- Document text
# need info on a future mod



## campingnut18 (Mar 11, 2004)

we just got the 2004 23rs. and the awning keeps getting so dirty.
i want one of those metal covers that the class A'S have.

does anyone know where i can buy just the metal cover part.

looks like it would help keep out the dirt when awning is rolled up.

thanks, lamar


----------



## Webmosher (Jun 28, 2004)

Our dealer specifically stated that the Outback "style" of awning prevents the use of a cover. If you find one, I'd also be interested in this.

Fred


----------



## denali_3 (Mar 18, 2004)

http://www.marketlaunchers.com/mabie.html

I don't know how to install it without using a ladder. Anyway, someone may be able to come up with a better idea. Good Luck !


----------



## campingnut18 (Mar 11, 2004)

thanks denali-3,
that looks like a good idea.
do you know what the cost would be for about 18'?
can you drive with it on?
any info would help.
im waiting on info back by email.

thanks, lamar


----------



## denali_3 (Mar 18, 2004)

Campingnut,
I haven't had the chance to dig any further. I did a Yahoo search and this is the closest thing I could find. I guess someone could maybe make something out of canvas or something else. And either sew or velcro a 4 foot long or so by whatever width , whether it's 18 feet or wider, a foot and a half or so from the edge. So that when the awning is rolled up, the canvas or whatever is used, rolls up on the outside. However, the edges of the awning would still be exposed to the elements. I don't know, any ideas? This could lead to an invention for someone and make them a few bucks. Let us know what info you receive.


----------



## denali_3 (Mar 18, 2004)

Here's another idea, you can take it off before leaving and put it back on when you get home. Awning cover


----------



## hurricaneplumber (Apr 12, 2004)

The awning idea is a good one, however I wouldn't travel with either of these styles still attached, they may either fly off or flop around in the wind and possibly cause damage. In storage it makes sense to cover it to prolong the material, but you would want to make sure it is completely dry or there may be a nice moldy mess when you remove it. In the winter my awning is coming off and going in the garage for storage.

Let me know which one you go with, sounds interesting.

Kevin


----------



## Webmosher (Jun 28, 2004)

The reason I was considering an awning cover is that my Dad's class-A recently lost the awning due to high winds during normal highway driving. He's an experienced RV'er, so its unlikely he lost it due to negligence. His dealer said an awning cover would have prevented the problem, so now he always harps at me to get one too. I'm not sure if there is something comparable for Outbacks though. My idea to prevent his problem was to bungie the supports to ensure they don't uncouple due to some freak of nature. However, he says this would not have prevented his problem.


----------

- Given instruction 1
Sum up the awning cover thread in two sentences.

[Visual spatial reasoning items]
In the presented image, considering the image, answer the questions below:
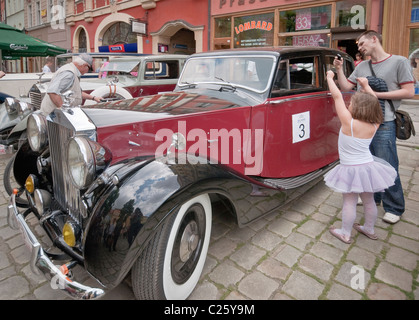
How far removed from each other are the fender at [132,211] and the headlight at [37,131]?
3.42ft

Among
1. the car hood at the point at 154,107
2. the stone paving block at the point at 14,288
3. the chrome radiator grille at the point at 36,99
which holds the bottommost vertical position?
the stone paving block at the point at 14,288

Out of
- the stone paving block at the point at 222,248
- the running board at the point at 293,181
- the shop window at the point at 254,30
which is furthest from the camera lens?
the shop window at the point at 254,30

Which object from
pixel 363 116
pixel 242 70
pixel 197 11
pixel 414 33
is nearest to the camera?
pixel 363 116

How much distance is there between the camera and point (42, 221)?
6.23 feet

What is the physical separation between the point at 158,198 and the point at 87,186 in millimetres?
453

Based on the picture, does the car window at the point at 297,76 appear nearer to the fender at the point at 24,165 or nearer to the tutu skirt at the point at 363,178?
the tutu skirt at the point at 363,178

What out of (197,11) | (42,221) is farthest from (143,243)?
(197,11)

- Given instruction 2
Return every line of the records that contains the string "between".

- Answer 1
A new owner of a 2004 23rs asks where to buy a metal awning cover like the ones on class A's, to keep dirt off the rolled-up awning. Replies offer a link and ideas such as a canvas cover, and other posters warn against traveling with a cover attached and note a dealer's claim that the Outback style of awning prevents using one.

- Answer 2
How much distance is there between the camera and point (42, 221)?
What is the physical separation between the point at 158,198 and the point at 87,186 in millimetres?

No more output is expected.